▸ Input material:
*** Begin section ***

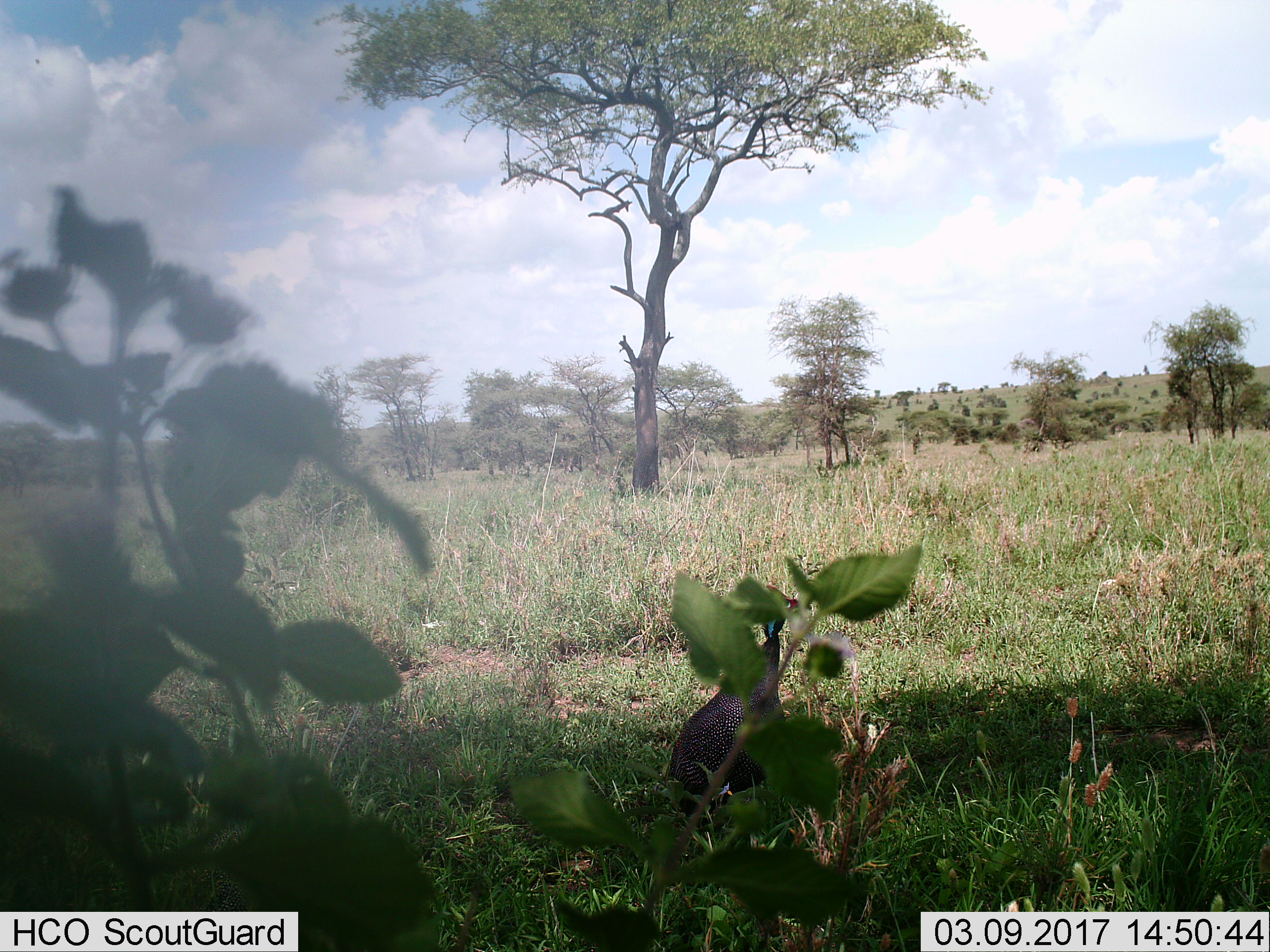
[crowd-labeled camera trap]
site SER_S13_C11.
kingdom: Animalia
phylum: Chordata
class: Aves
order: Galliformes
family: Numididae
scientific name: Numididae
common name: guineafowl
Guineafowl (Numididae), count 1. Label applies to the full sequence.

*** End section ***
*** Begin section ***

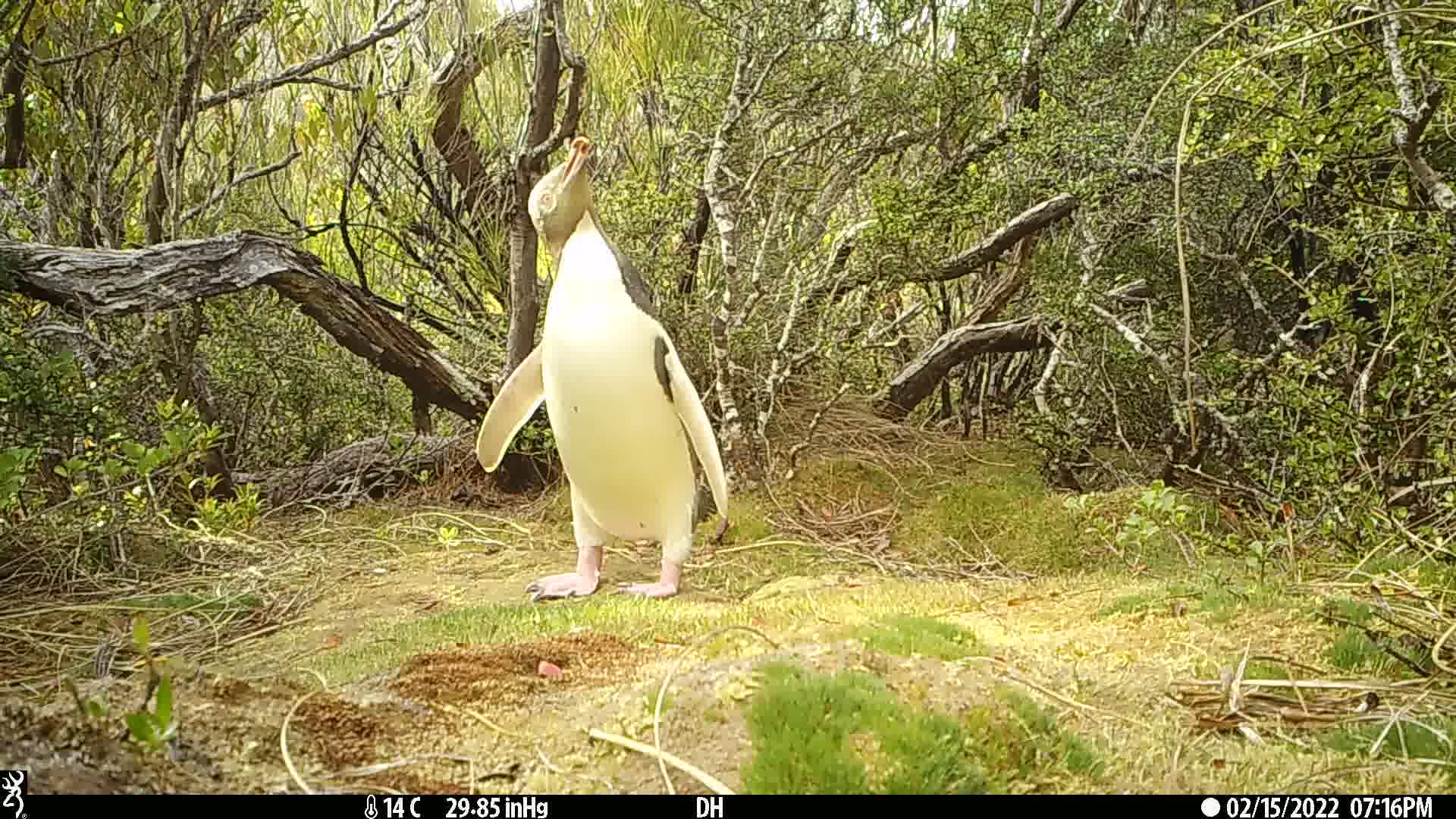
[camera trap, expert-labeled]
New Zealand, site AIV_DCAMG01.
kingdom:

*** End section ***
*** Begin section ***

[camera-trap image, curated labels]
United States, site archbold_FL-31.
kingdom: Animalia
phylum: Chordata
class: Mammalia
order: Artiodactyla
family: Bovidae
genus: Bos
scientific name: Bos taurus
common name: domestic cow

*** End section ***

▸ What you have to do:
Across the entries above, count the lines with the word "camera" and report that count by itself.

▸ Result for this task:
3